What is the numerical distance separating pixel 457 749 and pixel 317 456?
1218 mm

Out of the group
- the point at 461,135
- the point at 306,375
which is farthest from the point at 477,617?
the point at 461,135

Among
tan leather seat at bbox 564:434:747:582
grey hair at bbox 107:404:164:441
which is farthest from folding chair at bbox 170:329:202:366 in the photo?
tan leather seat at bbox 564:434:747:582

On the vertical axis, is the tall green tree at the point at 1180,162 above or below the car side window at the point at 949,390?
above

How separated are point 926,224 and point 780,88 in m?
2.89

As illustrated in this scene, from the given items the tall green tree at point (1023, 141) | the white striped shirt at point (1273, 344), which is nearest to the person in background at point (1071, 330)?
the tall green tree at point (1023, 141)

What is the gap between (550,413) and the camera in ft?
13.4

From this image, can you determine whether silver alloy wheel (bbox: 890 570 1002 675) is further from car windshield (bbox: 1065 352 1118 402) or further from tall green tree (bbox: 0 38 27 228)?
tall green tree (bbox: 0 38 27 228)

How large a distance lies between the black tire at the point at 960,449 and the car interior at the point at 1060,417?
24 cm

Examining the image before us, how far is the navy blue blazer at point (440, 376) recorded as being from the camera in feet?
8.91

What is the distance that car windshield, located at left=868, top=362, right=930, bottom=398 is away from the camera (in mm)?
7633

________________________

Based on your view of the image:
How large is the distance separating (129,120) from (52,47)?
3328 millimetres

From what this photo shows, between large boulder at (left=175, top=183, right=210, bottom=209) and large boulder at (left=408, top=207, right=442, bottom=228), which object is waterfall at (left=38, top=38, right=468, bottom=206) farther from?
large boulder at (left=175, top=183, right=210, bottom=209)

________________________

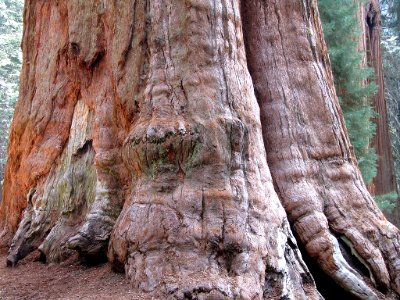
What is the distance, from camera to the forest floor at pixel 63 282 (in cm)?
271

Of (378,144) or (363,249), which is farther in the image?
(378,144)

________________________

:: YOUR INSTRUCTIONS ::
Copy out the data from the line that contains "Based on your" through the line that contains "3328 millimetres", leaving the requests as they are. Multiply each distance given in the answers by 2.2 and round it to a whole number, with halves rounded up.

:: WRITTEN REPLY ::
Based on your view of the image:
How large is the distance separating (129,120) from (52,47)?
7322 millimetres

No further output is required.